„Dzieje Niemców. Pomocnik Historyczny POLITYKI” – recenzja i ocena

opublikowano: 2021-10-11 15:19
wolna licencja
poleć artykuł:
„Pomocnik Historyczny” tygodnika „Polityka” to seria publikacji, która przez kilka lat zdążyła zdobyć pewne uznanie. Poszczególne „Pomocniki” zwykle są co najmniej solidne, a zdarzają się też naprawdę znakomite. Do najbardziej udanych należały publikacje poświęcone historii Imperium Brytyjskiego, 500-leciu Reformacji czy bitwie pod Grunwaldem. Czy najnowsza pozycja poświęcona bogatym (a nawet, jak trafnie ujęto, „aż nazbyt bogatym”) dziejom Niemców dorównuje im?
REKLAMA

„Dzieje Niemców. Pomocnik Historyczny POLITYKI” – recenzja i ocena

Pomocnik Historyczny POLITYKI
„Dzieje Niemców”
nasza ocena:
7/10
cena:
25,99 zł
Wydawca:
POLITYKA
Rok wydania:
2021
Okładka:
klejona
Liczba stron:
140
Premiera:
22.09.2021
Format:
A4

Część „Pomocników Historycznych” ukazywała się z jakiejś okazji (zazwyczaj była nią rocznica jakiegoś wydarzenia). Choć publikacja stawiająca sobie za zadanie omówienie dwóch tysiącleci – od starożytności po dzień dzisiejszy, z oczywistych powodów nie należy do takich „okazjonalnych” wydawnictw, to redaktorzy „Pomocnika” nie kryją, że asumptem to zmierzenia się z tematyką niemiecką jest zakończenie rządów Angeli Merkel. O szesnastoletnim sprawowaniu przez nią funkcji kanclerskiej też można już powiedzieć, że stanowi osobną epokę w historii Niemiec. Nie dziwi więc, że publikację otwiera tekst będący próbą bilansu dorobku Merkel, oceniający go – co biorąc pod uwagę linię „Polityki” nie jest chyba przesadnie zaskakujące – pozytywnie, acz nie bezkrytycznie. Surowo oceniono choćby politykę kanclerz wobec Nord Stream 2.

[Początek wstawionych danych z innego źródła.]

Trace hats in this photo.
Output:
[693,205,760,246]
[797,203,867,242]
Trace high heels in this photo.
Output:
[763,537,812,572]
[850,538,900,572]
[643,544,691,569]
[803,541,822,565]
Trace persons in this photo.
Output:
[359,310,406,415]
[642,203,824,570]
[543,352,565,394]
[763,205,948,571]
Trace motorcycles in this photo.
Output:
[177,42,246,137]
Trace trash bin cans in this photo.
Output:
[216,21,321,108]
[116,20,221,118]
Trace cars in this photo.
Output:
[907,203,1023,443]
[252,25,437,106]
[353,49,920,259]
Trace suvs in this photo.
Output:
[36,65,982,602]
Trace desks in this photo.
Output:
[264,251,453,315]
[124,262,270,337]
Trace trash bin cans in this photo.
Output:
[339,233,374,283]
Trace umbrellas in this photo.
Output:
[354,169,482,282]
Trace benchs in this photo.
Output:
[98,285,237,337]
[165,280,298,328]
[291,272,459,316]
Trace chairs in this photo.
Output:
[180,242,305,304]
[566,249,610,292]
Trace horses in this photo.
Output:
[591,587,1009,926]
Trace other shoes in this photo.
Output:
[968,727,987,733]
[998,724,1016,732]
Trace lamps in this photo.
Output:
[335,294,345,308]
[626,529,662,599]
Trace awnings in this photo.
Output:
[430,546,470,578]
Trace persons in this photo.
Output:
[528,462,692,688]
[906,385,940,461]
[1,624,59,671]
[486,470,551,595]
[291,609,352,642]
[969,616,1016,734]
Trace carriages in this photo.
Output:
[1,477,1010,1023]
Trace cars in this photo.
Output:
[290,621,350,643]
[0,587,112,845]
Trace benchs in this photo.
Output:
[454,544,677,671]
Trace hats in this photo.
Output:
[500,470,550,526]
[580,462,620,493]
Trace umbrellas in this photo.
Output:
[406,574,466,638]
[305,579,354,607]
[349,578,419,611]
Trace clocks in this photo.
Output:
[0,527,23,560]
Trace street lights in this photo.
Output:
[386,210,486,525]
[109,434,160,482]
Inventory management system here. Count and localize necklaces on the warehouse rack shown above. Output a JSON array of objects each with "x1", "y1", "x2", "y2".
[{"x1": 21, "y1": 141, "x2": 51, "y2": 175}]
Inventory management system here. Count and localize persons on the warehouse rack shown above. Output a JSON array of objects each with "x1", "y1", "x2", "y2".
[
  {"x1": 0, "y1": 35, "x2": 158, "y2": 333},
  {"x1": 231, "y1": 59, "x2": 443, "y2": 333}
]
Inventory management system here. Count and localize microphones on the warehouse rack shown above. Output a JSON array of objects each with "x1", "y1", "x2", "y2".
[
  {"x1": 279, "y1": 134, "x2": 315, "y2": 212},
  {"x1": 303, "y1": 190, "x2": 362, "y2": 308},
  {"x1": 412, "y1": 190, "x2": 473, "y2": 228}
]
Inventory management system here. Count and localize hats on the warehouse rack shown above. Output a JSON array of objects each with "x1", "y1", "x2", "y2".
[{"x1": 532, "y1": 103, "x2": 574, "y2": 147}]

Autorem tekstu o erze Angeli Merkel jest Adam Krzemiński, specjalista „Polityki” od spraw niemieckich. Cechą „Pomocników Historycznych” zawsze było to, że na ich łamach „spotykali się” autorzy tak związani z „Polityką”, jak i „zewnętrzni” – zazwyczaj naukowcy o uznanym dorobku w dziedzinie, której dotyczy publikacja. Tak jest i tym razem – oprócz wspomnianego już Adama Krzemińskiego, współpracującego z „Polityką” historyka Tomasza Targańskiego czy krytyczki muzycznej Doroty Szwarcman, autorami tekstów są m.in. prof. Jerzy Kochanowski, prof. Ryszard Kaczmarek, prof. Wojciech Kunicki, prof. Jan M. Piskorski czy dr hab. Maciej Ptaszyński. Wykorzystano też, opublikowany wcześniej w „Pomocniku Historycznym” o Trzeciej Rzeszy tekst nieżyjącego już prof. Jerzego Holzera.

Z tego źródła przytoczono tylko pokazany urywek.